There’s a moment—somewhere between the 2 a.m. bike ride home and the last sip of lukewarm gas station coffee—when life feels a little blurry. You’re not who you were yesterday, not sure who you’ll be tomorrow, but the present? It’s humming, strumming, and trying its best to make sense of the static. That’s exactly where If We’re Pretending, the latest EP from Pretoria, finds its home: in the hazy, heartful in-between.


Pretoria isn’t your average indie rock band trying to cash in on nostalgia or fake a feeling they never earned. They’ve been doing this the hard way—DIY shows in Grand Rapids, midwestern winters, running their own house venue (RIP The Treehouse)—and now they’ve brought that beautiful restlessness to Chicago, a city as uncertain and alive as the music they make.


Their new 7-song EP If We’re Pretending is what happens when five thoughtful weirdos get together and decide to be brutally honest. Not just lyrically—though their words hit that sweet spot between diary scribbles and poetry slams—but musically, too. It’s a project made for deep thinkers, deep feelers, and the people still figuring out where they fall on that scale.


And let’s be clear: this is not a sad boy record in disguise. Sure, there’s grief and longing here, but it’s all tangled up with laughter, color, and those quietly radiant moments that only arrive when you’re alone in your bedroom, music turned up just enough to make the walls feel a little less still. Pretoria somehow bottle that feeling—melancholy made palatable, like sunshine through a smudged window.


The magic lies in how the EP manages to be both playful and profound. There’s metaphor, there’s parallel, there’s a little bit of romantic tension and a whole lot of emotional release. It’s the kind of record you can cry to, dance to, think too much to, or not think at all. Put it on during a rooftop party or while doing nothing in particular on a summer afternoon and it just works.


This isn't a band begging to be liked. Pretoria knows exactly who they are—or at least who they’re becoming. And that honesty? It’s rare. It's what separates the pretenders from the ones who are brave enough to pretend on purpose.


The EP’s title, pulled from the lyric “If we’re pretending, might as well get what we want,” sums it up perfectly: a nod to chasing dreams that feel just a little out of reach, even if you’re not sure they’re real. That kind of courage—that kind of foolish, beautiful delusion—is what makes If We’re Pretending hit so hard. It doesn’t shout, but it resonates.
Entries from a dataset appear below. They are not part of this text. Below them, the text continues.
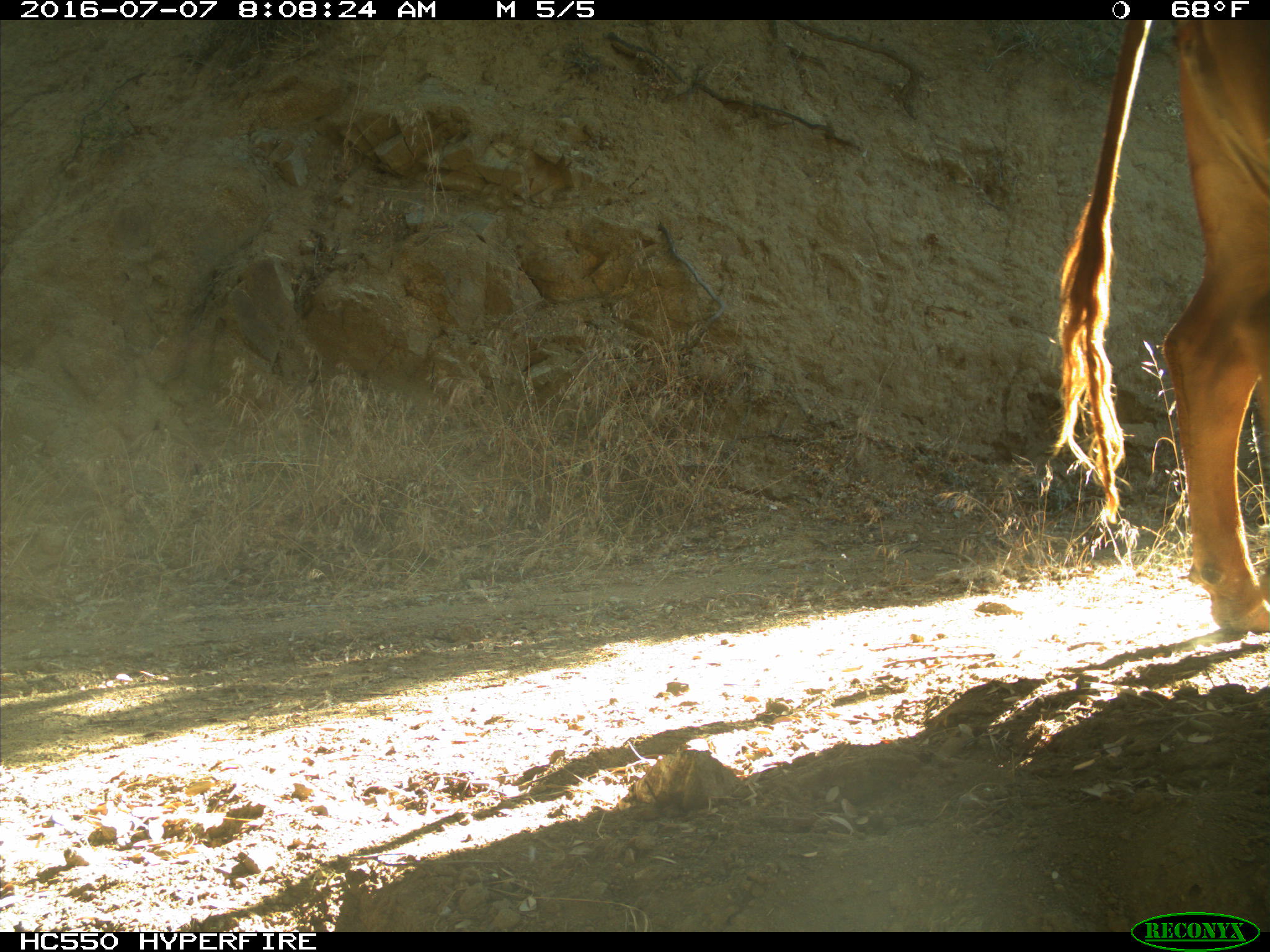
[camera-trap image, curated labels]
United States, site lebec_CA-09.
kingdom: Animalia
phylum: Chordata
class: Mammalia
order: Artiodactyla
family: Bovidae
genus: Bos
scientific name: Bos taurus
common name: domestic cow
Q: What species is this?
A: Bos taurus (domestic cow).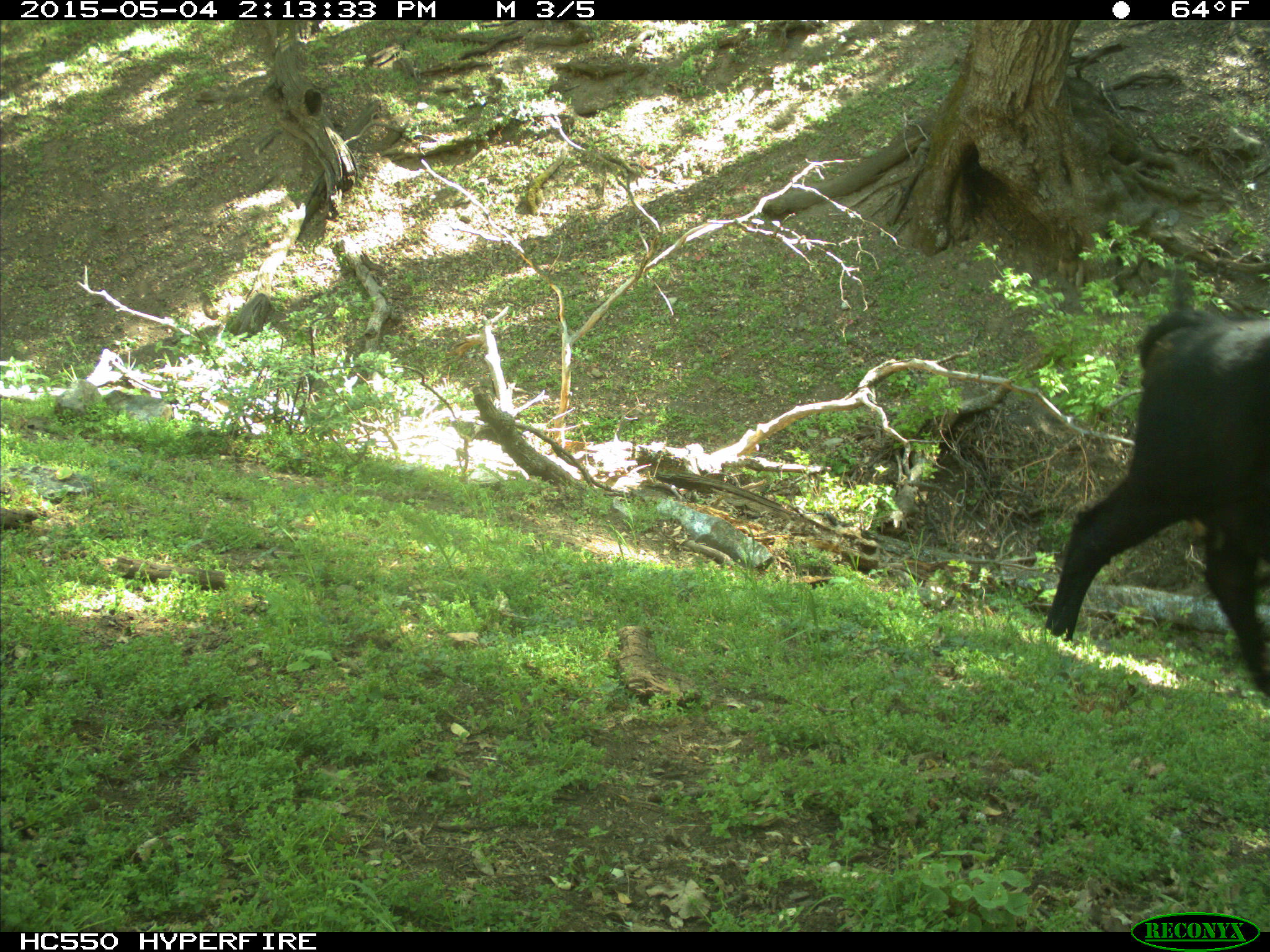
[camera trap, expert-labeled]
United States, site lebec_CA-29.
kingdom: Animalia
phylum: Chordata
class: Mammalia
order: Artiodactyla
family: Bovidae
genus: Bos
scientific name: Bos taurus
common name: domestic cow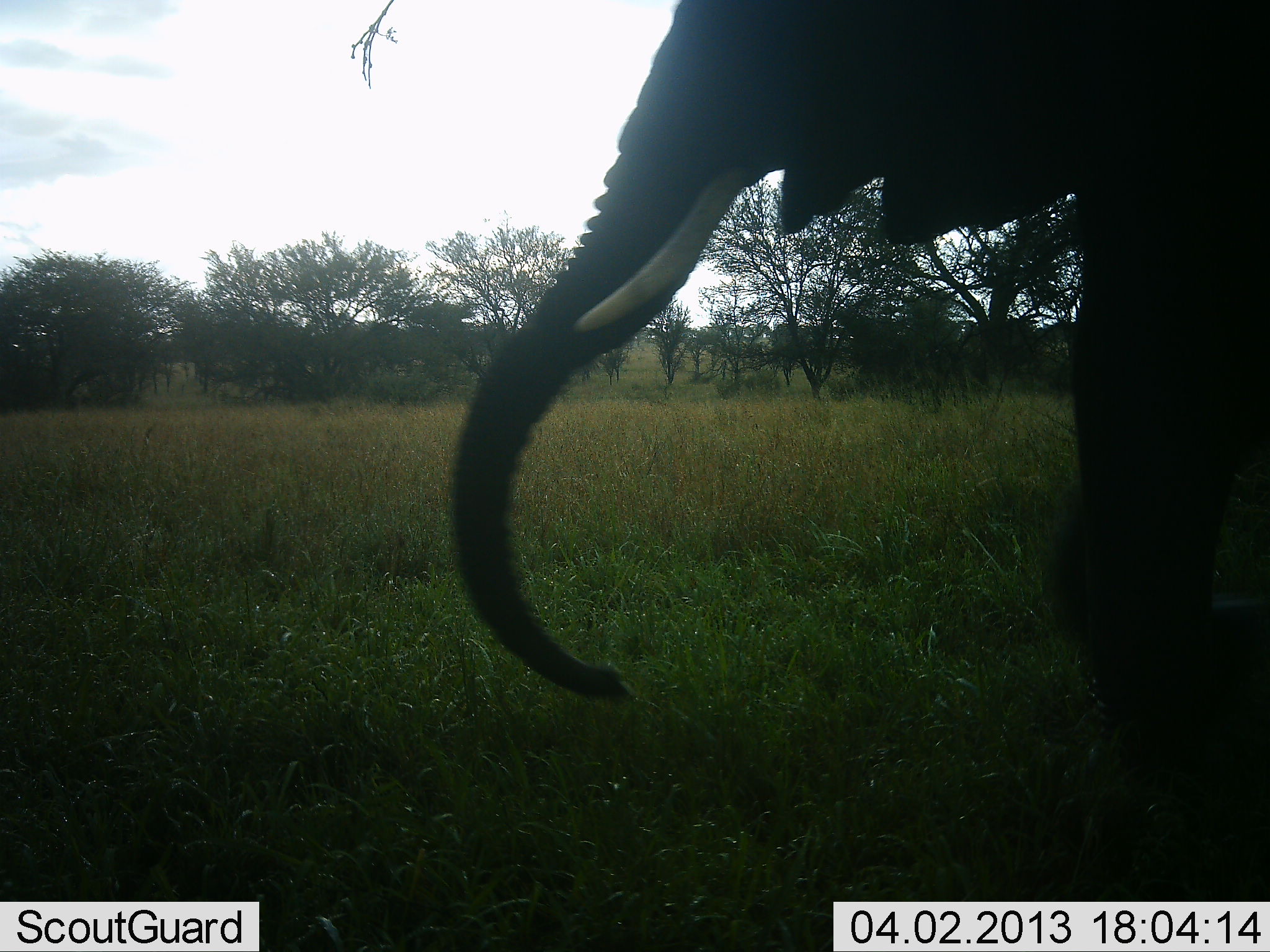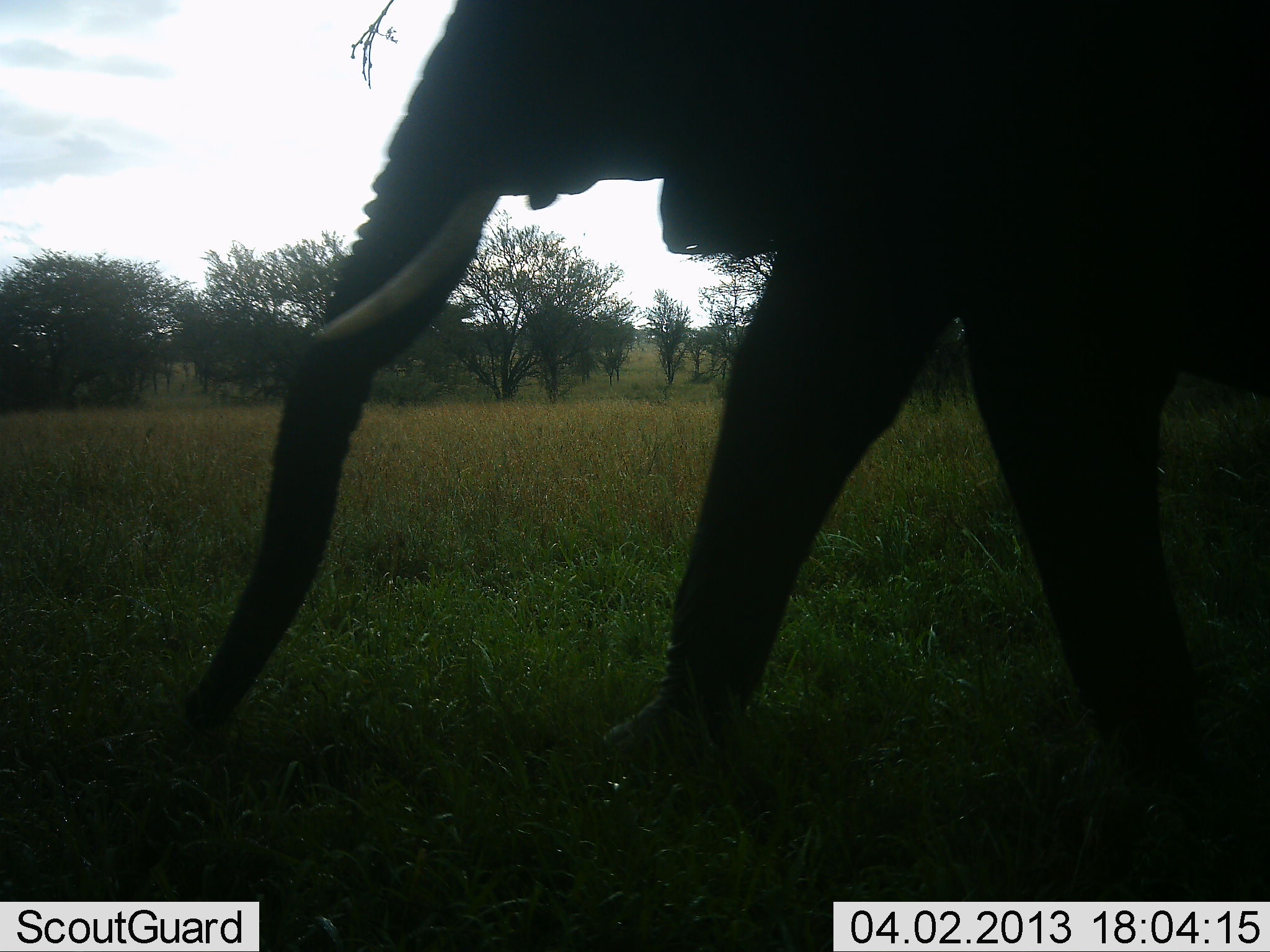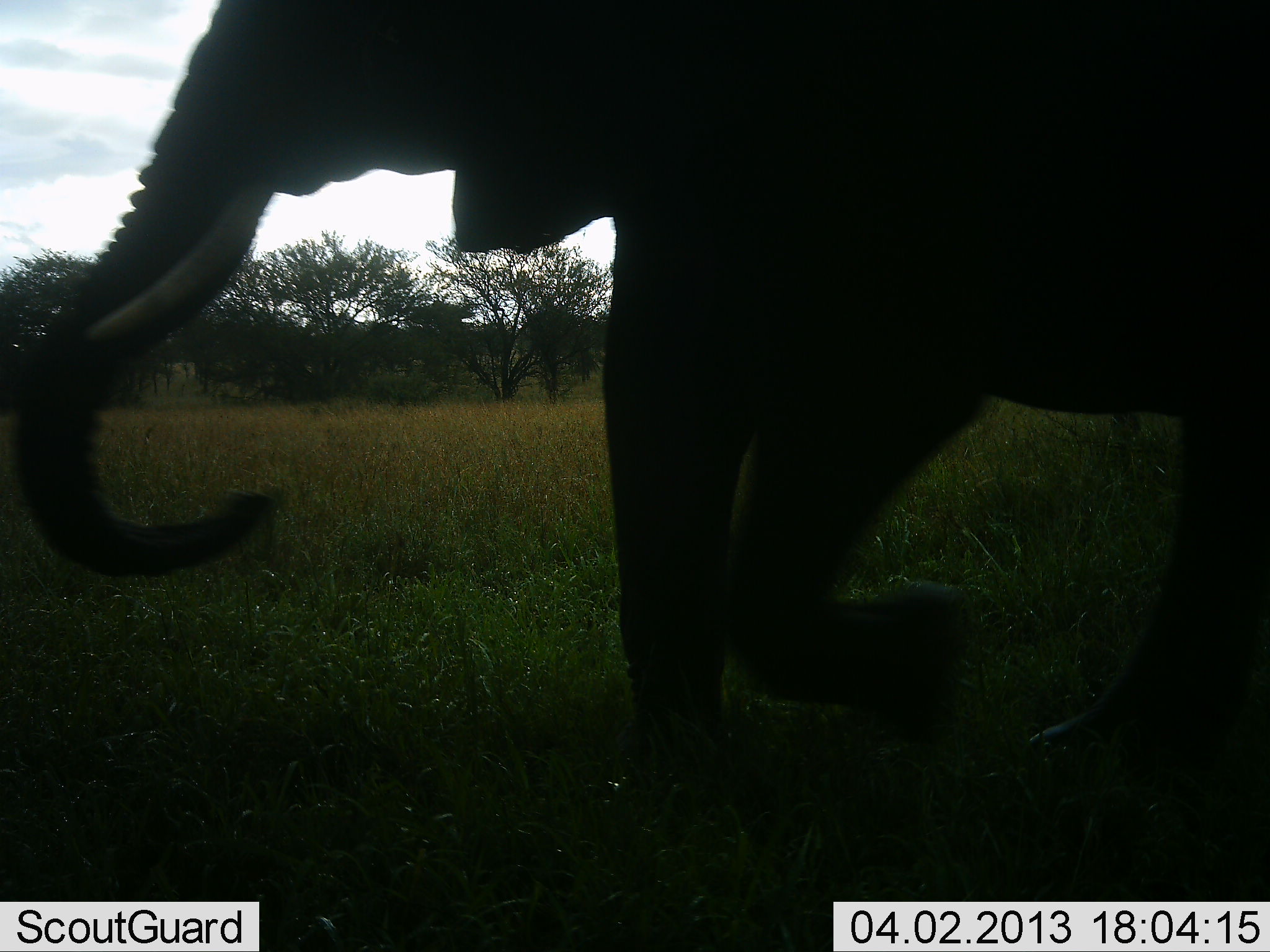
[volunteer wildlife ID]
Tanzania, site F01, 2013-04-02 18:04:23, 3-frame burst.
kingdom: Animalia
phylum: Chordata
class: Mammalia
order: Proboscidea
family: Elephantidae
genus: Loxodonta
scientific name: Loxodonta africana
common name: african bush elephant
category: elephant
Elephant (african bush elephant) (Loxodonta africana), count 1. Behavior (volunteer vote fractions): standing 4%, resting 0%, moving 96%, interacting 0%. Young present (vote fraction): 0%. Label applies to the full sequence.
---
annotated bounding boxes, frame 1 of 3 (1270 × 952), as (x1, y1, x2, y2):
animal: (447, 0, 1267, 813)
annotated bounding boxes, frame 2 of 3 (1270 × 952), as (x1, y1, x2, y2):
animal: (182, 0, 1270, 838)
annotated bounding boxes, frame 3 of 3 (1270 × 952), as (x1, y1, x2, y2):
animal: (7, 0, 1270, 886)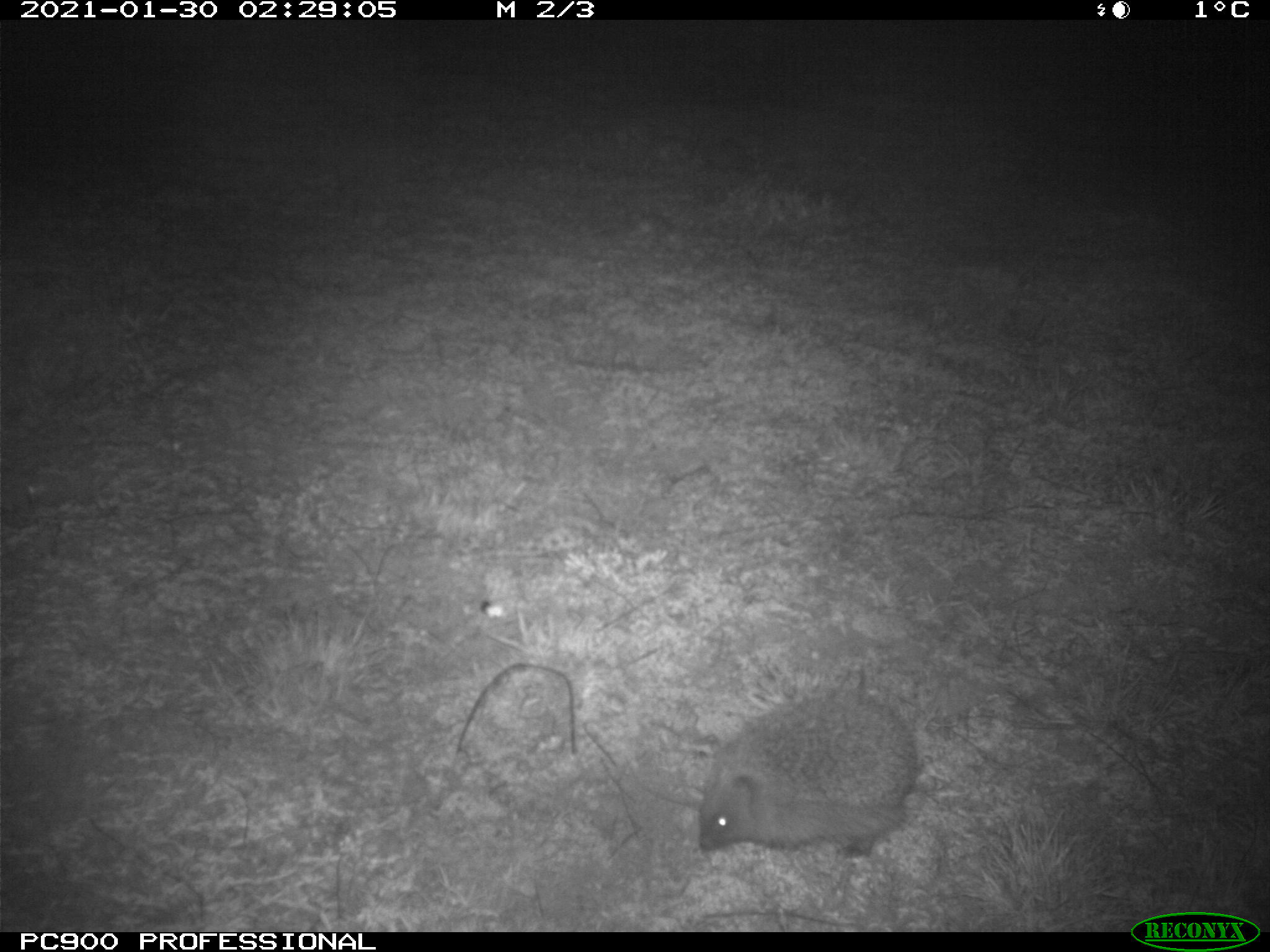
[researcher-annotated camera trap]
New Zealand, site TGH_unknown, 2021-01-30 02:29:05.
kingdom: Animalia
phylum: Chordata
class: Mammalia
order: Eulipotyphla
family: Erinaceidae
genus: Erinaceus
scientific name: Erinaceus europaeus europaeus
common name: european hedgehog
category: hedgehog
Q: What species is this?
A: Hedgehog (european hedgehog) (Erinaceus europaeus europaeus).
With sonic fingerprints reminiscent of The Walters, Alvvays, and early Death Cab, Pretoria’s sound is familiar but not formulaic. Their blend of Midwest emo vulnerability and indie-rock ambition offers something oddly comforting, like hearing a song you’ve never listened to but somehow already know. And while the band doesn’t lean into politics, they’re not afraid to stand for something deeper—something bigger than just another catchy chorus.



Lead songwriter Ben DeWitt’s refusal to default to gendered language in their lyrics opens space for listeners who’ve felt left out of mainstream narratives. It’s refreshing, intentional, and long overdue in indie music.


At the end of the day, Pretoria isn’t pretending at all. They’re just making art that feels like a late-night conversation you didn’t know you needed. If We’re Pretending is the EP for anyone trying to make peace with change, with desire, with growing up and growing into yourself.


So go ahead—blast it from your car stereo on a long aimless drive, loop it while journaling on your fire escape, or let it play quietly while you sit in your feelings. However you choose to listen, this much is true: Pretoria isn’t chasing a trend. They’re chasing a truth—and they’ve captured something honest, messy, and kind of perfect along the way.


Listen to "If We're Pretending" wherever you stream music, and maybe even pretend you’re the main character for a while. Pretoria would want that.